____ Material del ejercicio

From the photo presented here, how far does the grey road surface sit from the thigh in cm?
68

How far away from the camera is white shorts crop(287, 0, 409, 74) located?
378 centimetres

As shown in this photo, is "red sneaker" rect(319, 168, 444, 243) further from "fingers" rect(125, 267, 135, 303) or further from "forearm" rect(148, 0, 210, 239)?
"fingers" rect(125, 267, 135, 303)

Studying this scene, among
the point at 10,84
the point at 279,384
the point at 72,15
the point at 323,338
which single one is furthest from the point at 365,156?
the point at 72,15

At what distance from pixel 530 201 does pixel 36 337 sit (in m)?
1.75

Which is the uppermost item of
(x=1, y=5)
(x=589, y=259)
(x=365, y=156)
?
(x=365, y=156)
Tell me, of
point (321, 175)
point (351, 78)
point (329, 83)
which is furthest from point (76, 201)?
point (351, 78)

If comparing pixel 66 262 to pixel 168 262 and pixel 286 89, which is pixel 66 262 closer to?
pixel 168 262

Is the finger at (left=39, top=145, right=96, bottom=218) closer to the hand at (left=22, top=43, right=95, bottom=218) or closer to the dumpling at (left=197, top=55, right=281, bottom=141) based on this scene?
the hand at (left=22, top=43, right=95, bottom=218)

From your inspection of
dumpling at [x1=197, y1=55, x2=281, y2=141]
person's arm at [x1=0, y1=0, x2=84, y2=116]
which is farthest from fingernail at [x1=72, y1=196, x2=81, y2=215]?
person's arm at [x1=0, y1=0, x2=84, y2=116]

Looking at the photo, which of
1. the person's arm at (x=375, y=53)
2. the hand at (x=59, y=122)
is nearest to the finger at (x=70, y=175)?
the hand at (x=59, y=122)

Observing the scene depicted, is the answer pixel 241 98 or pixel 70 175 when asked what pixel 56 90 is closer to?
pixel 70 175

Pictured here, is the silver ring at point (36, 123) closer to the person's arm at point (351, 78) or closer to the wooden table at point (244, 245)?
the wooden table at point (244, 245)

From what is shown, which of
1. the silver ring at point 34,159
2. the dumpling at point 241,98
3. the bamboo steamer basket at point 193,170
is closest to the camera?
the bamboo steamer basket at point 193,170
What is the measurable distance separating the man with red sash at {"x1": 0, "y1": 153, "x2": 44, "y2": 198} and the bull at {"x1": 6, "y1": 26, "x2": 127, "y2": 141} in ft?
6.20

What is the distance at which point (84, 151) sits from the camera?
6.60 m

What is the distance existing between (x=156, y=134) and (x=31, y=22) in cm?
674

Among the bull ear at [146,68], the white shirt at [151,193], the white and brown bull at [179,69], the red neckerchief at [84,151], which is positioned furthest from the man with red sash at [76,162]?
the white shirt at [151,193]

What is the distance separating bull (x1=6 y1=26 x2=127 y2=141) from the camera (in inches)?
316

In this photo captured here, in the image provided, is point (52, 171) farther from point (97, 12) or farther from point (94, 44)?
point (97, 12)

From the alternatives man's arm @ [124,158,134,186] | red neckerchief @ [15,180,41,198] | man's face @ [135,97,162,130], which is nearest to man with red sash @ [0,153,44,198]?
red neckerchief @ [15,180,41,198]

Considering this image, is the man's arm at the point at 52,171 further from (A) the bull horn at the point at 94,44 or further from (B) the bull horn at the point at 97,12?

________

(Objetivo del ejercicio) Reproduce el listado anterior completo, desde la primera línea hasta la última, sin alterar ni una palabra ni un signo.

(Respuesta solicitada)
From the photo presented here, how far does the grey road surface sit from the thigh in cm?
68

How far away from the camera is white shorts crop(287, 0, 409, 74) located?
378 centimetres

As shown in this photo, is "red sneaker" rect(319, 168, 444, 243) further from "fingers" rect(125, 267, 135, 303) or further from "forearm" rect(148, 0, 210, 239)?
"fingers" rect(125, 267, 135, 303)

Studying this scene, among
the point at 10,84
the point at 279,384
the point at 72,15
the point at 323,338
which single one is furthest from the point at 365,156?
the point at 72,15

At what distance from pixel 530 201 does pixel 36 337 sit (in m)?
1.75

Which is the uppermost item of
(x=1, y=5)
(x=589, y=259)
(x=365, y=156)
?
(x=365, y=156)
Tell me, of
point (321, 175)
point (351, 78)
point (329, 83)
which is furthest from point (76, 201)?
point (351, 78)

If comparing pixel 66 262 to pixel 168 262 and pixel 286 89, which is pixel 66 262 closer to?
pixel 168 262

Is the finger at (left=39, top=145, right=96, bottom=218) closer to the hand at (left=22, top=43, right=95, bottom=218) or closer to the dumpling at (left=197, top=55, right=281, bottom=141) based on this scene?
the hand at (left=22, top=43, right=95, bottom=218)

From your inspection of
dumpling at [x1=197, y1=55, x2=281, y2=141]
person's arm at [x1=0, y1=0, x2=84, y2=116]
which is farthest from fingernail at [x1=72, y1=196, x2=81, y2=215]?
person's arm at [x1=0, y1=0, x2=84, y2=116]

Looking at the photo, which of
1. the person's arm at (x=375, y=53)
2. the hand at (x=59, y=122)
is nearest to the finger at (x=70, y=175)?
the hand at (x=59, y=122)

Observing the scene depicted, is the answer pixel 241 98 or pixel 70 175 when asked what pixel 56 90 is closer to?
pixel 70 175

Pictured here, is the silver ring at point (36, 123) closer to the person's arm at point (351, 78) or closer to the wooden table at point (244, 245)?
the wooden table at point (244, 245)

From what is shown, which of
1. the silver ring at point 34,159
2. the dumpling at point 241,98
3. the bamboo steamer basket at point 193,170
is closest to the camera?
the bamboo steamer basket at point 193,170
What is the measurable distance separating the man with red sash at {"x1": 0, "y1": 153, "x2": 44, "y2": 198} and the bull at {"x1": 6, "y1": 26, "x2": 127, "y2": 141} in ft?
6.20

What is the distance at which point (84, 151) sits from the camera?
6.60 m

What is the distance existing between (x=156, y=134) and (x=31, y=22) in cm?
674

Among the bull ear at [146,68], the white shirt at [151,193], the white and brown bull at [179,69], the red neckerchief at [84,151], which is positioned furthest from the man with red sash at [76,162]?
the white shirt at [151,193]

What is the distance separating bull (x1=6 y1=26 x2=127 y2=141) from the camera (in inches)?
316

In this photo captured here, in the image provided, is point (52, 171) farther from point (97, 12) or farther from point (94, 44)?
point (97, 12)

From the alternatives man's arm @ [124,158,134,186] | red neckerchief @ [15,180,41,198] | man's face @ [135,97,162,130], which is nearest to man with red sash @ [0,153,44,198]?
red neckerchief @ [15,180,41,198]

Considering this image, is the man's arm at the point at 52,171 further from (A) the bull horn at the point at 94,44 or further from (B) the bull horn at the point at 97,12?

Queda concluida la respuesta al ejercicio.